▶ DE OPDRACHTEN:
1. Beantwoord met de boekbespreking over de kogel deze vragen:
(a) In welk land laat Driessen het verhaal spelen?
(b) Welke twee namen zal niemand de kogel volgens hemzelf ooit geven?
(c) Wat voor wapen is Henry?
2. Geef per bewering aan of ze klopt met de boekbespreking over de kogel, met ja of nee en de woorden uit de tekst die de doorslag geven.
(a) In het begin ligt de kogel in de la van een nachtkastje.
(b) In Amerika is wapenbezit minder gebruikelijk dan bij ons.
(c) De kogel hoopt op een wereld die hem niet meer nodig heeft.
3. Schrijf de boekbespreking over de kogel graag verder, te beginnen na de laatste zin.

--- LEESTEKST ---

Van Licht aan het eind van de loop vind ik vooral het idee leuk. Je volgt een kogel die in het begin nog rustig in de la van een nachtkastje ligt, in handen terechtkomt van misdadigers, gevonden wordt door een kind en zelfs nog gebruikt dreigt te worden bij een spelletje Russische roulette.
Driessen weet het verhaal wel de hele tijd boeiend te houden. Natuurlijk moet de kogel verplaatst worden om wat mee te maken. De manieren waarop dat gaat, volg je als lezer wel, al zou je ze ook hier en daar gezocht kunnen noemen. Maar omdat Driessen het verhaal laat spelen in Amerika wordt het al aannemelijker. Daar is wapenbezit gebruikelijker dan bij ons.
Dat je wilt weten hoe die kogel gebruikt zal worden (en of hij wel gebruikt zal worden) houdt je gaande tijdens het lezen.
Wat weet een kogel?
Je moet wel een beetje meegaan in het verhaal. Je kunt je afvragen hoe een kogel aan zijn kennis komt. Hoe weet hij dat iemand zijn gereedschap naar zijn Dodge heeft gebracht. Als je ervan uitgaat dat een kogel kan horen, ben je al een eind. Maar hoe weet de kogel dat het een Dodge was? En hoe weet een kogel of muziek van Kenny Rogers, Barry Manilow of Robert Schumann is?Maar goed dit soort dingen heb je wel nodig om een beetje verhaal te krijgen.
Mooi is dat de kogel zich af gaat vragen waarvoor hij nodig is. Hij is nieuwsgierig naar het gebruik, maar misschien is het beter als dat niet gebeurt:
Ik begin hoop te koesteren dat er een wereld bestaat die mij niet meer nodig heeft. (...) Misschien is het hoogste wat voor een kogel is weggelegd: geen noodlot te hebben. Misschien spelen we dan een soortgelijke rol in de familietraditie als sieraden die van moeder op dochter overgaan: gekoesterd en gewaardeerd maar zelden gedragen, omdat de mode nu eenmaal verandert.
De kogel overweegt verder zichzelf een naam te geven, om zijn individualiteit te benadrukken, al snapt hij dat niemand hem ooit Ishmael of Pete zal noemen.
Bijbeltaal
Henry, de colt dus, heeft ook een beeld van zichzelf en op een bepaald moment neemt hij zelfs het woord:
Jullie zijn mijn uitverkoren discipelen. Ik heb voor jullie vele dozijnen patronen uit alle windstreken in mijn trommel gedragen en hen uitgezonden, zoals ik ook met jullie zal doen als de volheid des tijds gekomen is. Sommigen van jullie zullen als zaadkorrels in vruchtbare voren vallen, sommige op stenige bodem, andere zullen verkommeren in de schuur.

--- AANGELEVERD MATERIAAL ---

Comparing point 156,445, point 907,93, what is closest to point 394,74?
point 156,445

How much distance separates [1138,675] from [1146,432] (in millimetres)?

---

▶ ANTWOORDEN PER OPDRACHT:
1.
(a) In Amerika.
(b) Ishmael of Pete.
(c) Een colt.

2.
(a) Ja: "een kogel die in het begin nog rustig in de la van een nachtkastje ligt"
(b) Nee: "Daar is wapenbezit gebruikelijker dan bij ons."
(c) Ja: "Ik begin hoop te koesteren dat er een wereld bestaat die mij niet meer nodig heeft."

3.
Dat is religieuze taal, die verwijst naar die van de Bijbel. Maar Henry benadrukt zo ook de verhouding tussen de revolver en de kogels. Ook de kogel gebruikt bijbeltaal om de verhouding met Henry aan te geven. Hij noemt Henry 'een gestrande ark met niet meer dan zes exemplaren van één en dezelfde soort en van dezelfde kunne in zijn zware metalen romp.' De bezitter van de revolver zal de kogel uiteindelijk zijn bestemming geven. Die wordt aangeduid met 'verlosser'.
Onverwachte ontwikkelingen
Henry (met zijn kogels) komt in het bezit van Lenny, die niet gewelddadig is. Hij krijgt een Nederlandse schrijver op bezoek, die met hem en zijn gezin een boottocht maakt. Dat is het enige moment waarop er van alles verteld wordt dat de kogel absoluut niet kan weten. Dat is inconsequent, maar het is wel een passage waarin het verhaal vaart krijgt en waarin er onverwachte ontwikkelingen zijn.
De schrijver is bezig aan de roman Liefde in het Derde Rijk, de roman die Driessen een paar jaar later zelf zou schrijven.
Hoe het afloopt, ga ik hier natuurlijk niet vertellen en ook niet of de kogel wel of niet gebruikt wordt.
Het licht aan het eind van de loop is een aardig boekje. Vooral het idee is interessant en Driessen heeft het goed aangepakt, maar voor mijn gevoel blijft het wel een beetje steken in het experiment. Leuk om tussendoor te lezen, maar dat is het dan ook wel. Ik zal toch een roman als De pelikaan moeten gaan lezen om een beter oordeel te kunnen vormen. Maar eens kijken wanneer het in de bibliotheek op de plank staat.